===== EXTRACTED INFORMATION

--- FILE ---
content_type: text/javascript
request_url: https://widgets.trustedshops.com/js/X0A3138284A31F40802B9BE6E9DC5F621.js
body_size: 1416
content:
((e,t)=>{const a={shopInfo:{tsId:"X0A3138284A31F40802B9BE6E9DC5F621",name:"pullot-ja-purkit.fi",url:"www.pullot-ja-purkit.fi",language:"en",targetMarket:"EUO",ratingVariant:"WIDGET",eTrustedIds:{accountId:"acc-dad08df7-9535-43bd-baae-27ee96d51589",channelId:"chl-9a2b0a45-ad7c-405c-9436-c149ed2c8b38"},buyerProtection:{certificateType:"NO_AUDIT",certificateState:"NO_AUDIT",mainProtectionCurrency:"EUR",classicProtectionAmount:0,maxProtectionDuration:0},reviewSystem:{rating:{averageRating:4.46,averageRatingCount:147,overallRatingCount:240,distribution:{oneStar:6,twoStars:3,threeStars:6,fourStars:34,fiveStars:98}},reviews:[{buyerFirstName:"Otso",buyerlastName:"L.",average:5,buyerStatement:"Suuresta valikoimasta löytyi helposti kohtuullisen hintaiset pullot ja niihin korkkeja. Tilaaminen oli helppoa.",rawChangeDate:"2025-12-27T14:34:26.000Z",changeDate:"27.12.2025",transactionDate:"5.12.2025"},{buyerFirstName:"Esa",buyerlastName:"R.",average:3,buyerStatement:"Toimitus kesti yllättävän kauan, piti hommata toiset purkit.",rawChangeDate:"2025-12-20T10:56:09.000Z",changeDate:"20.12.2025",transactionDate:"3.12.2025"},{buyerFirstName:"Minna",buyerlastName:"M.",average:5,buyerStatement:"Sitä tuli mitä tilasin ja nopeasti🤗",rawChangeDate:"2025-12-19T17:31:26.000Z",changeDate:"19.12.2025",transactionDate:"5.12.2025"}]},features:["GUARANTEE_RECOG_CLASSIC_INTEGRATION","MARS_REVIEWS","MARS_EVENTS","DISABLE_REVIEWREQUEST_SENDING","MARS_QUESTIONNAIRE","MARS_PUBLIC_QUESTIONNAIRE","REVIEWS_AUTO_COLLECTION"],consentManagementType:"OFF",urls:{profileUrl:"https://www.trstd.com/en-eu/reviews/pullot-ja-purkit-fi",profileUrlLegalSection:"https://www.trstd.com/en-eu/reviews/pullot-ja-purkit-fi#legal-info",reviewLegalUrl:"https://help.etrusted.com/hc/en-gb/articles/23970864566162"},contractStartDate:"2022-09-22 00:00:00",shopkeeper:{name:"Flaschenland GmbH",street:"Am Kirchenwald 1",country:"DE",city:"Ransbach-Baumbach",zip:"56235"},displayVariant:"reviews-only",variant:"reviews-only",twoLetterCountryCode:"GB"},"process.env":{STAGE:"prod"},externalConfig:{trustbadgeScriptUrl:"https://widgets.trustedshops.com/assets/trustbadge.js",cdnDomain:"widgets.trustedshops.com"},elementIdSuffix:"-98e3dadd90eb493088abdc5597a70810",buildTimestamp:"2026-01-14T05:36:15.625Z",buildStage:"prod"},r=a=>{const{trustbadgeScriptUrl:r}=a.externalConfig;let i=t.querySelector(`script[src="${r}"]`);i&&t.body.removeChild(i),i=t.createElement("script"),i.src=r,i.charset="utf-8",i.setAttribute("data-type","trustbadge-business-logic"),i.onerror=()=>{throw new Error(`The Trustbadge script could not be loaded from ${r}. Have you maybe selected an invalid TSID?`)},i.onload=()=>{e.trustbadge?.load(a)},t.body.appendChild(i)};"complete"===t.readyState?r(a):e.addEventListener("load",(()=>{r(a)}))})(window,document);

==========
===== EXTRACTED INFORMATION

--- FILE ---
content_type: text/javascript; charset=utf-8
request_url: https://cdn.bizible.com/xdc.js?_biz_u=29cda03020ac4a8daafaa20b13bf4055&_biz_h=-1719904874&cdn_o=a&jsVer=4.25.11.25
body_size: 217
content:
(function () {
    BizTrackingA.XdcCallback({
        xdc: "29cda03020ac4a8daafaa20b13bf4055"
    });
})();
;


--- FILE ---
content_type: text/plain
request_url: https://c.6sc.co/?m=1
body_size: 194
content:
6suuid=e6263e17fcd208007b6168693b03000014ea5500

==========

YOUR GOAL: Look through the lines above and collect those with the word "javascript".

OUTPUT:
content_type: text/javascript
content_type: text/javascript; charset=utf-8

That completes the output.